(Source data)
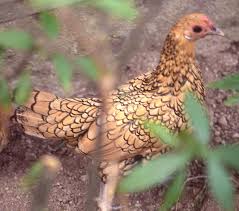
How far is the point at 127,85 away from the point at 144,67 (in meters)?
0.69

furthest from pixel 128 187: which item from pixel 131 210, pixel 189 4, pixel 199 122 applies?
pixel 189 4

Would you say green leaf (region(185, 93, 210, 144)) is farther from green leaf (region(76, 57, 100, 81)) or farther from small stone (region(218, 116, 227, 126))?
small stone (region(218, 116, 227, 126))

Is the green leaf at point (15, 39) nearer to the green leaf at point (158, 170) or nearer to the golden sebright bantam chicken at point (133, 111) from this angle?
the green leaf at point (158, 170)

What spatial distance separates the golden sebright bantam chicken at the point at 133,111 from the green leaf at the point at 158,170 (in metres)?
1.45

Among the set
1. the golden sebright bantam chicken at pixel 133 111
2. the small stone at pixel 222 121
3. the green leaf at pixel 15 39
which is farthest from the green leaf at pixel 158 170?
the small stone at pixel 222 121

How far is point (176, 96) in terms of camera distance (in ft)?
8.34

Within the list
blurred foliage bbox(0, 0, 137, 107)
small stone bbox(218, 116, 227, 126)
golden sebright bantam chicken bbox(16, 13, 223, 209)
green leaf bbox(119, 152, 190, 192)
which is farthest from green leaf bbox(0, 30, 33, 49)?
small stone bbox(218, 116, 227, 126)

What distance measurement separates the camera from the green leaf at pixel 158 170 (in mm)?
938

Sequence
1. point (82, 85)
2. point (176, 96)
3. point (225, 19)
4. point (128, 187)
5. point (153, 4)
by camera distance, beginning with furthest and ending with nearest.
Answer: point (225, 19), point (82, 85), point (176, 96), point (128, 187), point (153, 4)

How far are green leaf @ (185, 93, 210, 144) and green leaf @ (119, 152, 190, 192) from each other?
0.16 feet

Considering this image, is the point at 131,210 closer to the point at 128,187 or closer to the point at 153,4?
the point at 128,187

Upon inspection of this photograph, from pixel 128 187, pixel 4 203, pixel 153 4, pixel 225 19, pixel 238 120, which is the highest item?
pixel 153 4

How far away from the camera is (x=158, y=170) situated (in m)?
0.94

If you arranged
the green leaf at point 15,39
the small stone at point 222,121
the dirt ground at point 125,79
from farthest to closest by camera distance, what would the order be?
the small stone at point 222,121, the dirt ground at point 125,79, the green leaf at point 15,39
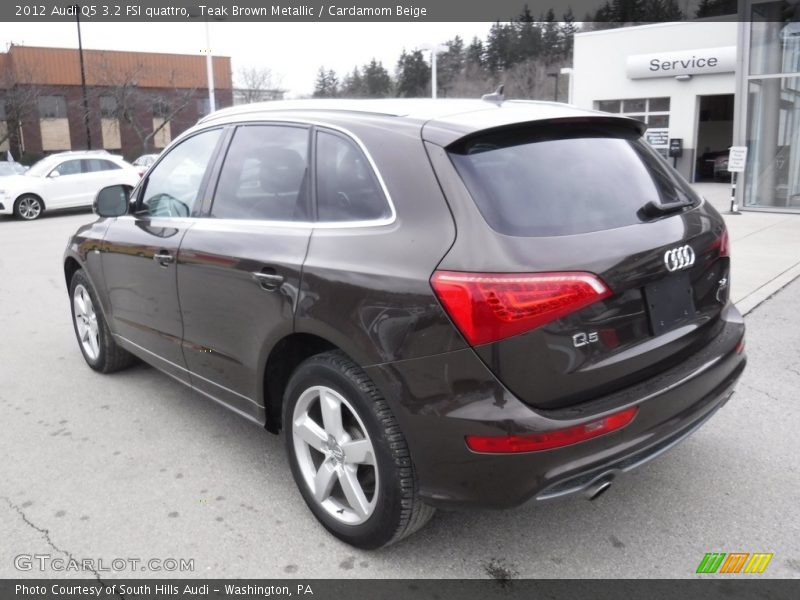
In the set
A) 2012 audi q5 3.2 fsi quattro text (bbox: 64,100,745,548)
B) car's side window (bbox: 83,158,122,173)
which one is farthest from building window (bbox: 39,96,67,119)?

Brief:
Return all the entries word for word, but omit any pictures they contain.

Output below:
How far is the point at 127,85 away from the point at 144,67 (in meters)?
0.69

furthest from pixel 128 187: which item from pixel 131 210, pixel 189 4, pixel 199 122 applies?
pixel 189 4

Would you say green leaf (region(185, 93, 210, 144)) is farther from green leaf (region(76, 57, 100, 81)) or farther from small stone (region(218, 116, 227, 126))?
small stone (region(218, 116, 227, 126))

Is the green leaf at point (15, 39) nearer to the green leaf at point (158, 170) or nearer to the golden sebright bantam chicken at point (133, 111) from this angle?
the green leaf at point (158, 170)

What spatial distance separates the golden sebright bantam chicken at the point at 133,111 from the green leaf at the point at 158,170 (in metres)?
1.45

Among the set
1. the golden sebright bantam chicken at pixel 133 111
2. the small stone at pixel 222 121
3. the green leaf at pixel 15 39
which is farthest from the green leaf at pixel 158 170?
the small stone at pixel 222 121

How far is point (176, 96) in terms of camera distance (in ft)?
8.34

Within the list
blurred foliage bbox(0, 0, 137, 107)
small stone bbox(218, 116, 227, 126)
golden sebright bantam chicken bbox(16, 13, 223, 209)
green leaf bbox(119, 152, 190, 192)
which is farthest from green leaf bbox(0, 30, 33, 49)?
small stone bbox(218, 116, 227, 126)

What distance measurement separates the camera from the green leaf at pixel 158 170 (in mm)?
938

Sequence
1. point (82, 85)
2. point (176, 96)
3. point (225, 19)
4. point (128, 187)
5. point (153, 4)
by camera distance, beginning with furthest and ending with nearest.
Answer: point (225, 19), point (82, 85), point (176, 96), point (128, 187), point (153, 4)

How far are green leaf @ (185, 93, 210, 144) and green leaf @ (119, 152, 190, 192) from each other?
0.16 feet

Considering this image, is the point at 131,210 closer to the point at 128,187 or closer to the point at 153,4?
the point at 128,187

Upon inspection of this photograph, from pixel 128 187, pixel 4 203, pixel 153 4, pixel 225 19, pixel 238 120, which is the highest item?
pixel 153 4

How far away from the camera is (x=158, y=170) situated (in m)?
0.94

If you arranged
the green leaf at point 15,39
the small stone at point 222,121
the dirt ground at point 125,79
from farthest to closest by camera distance, what would the order be?
the small stone at point 222,121, the dirt ground at point 125,79, the green leaf at point 15,39
In the set
A) 2012 audi q5 3.2 fsi quattro text (bbox: 64,100,745,548)
B) car's side window (bbox: 83,158,122,173)
which one is farthest from building window (bbox: 39,96,67,119)?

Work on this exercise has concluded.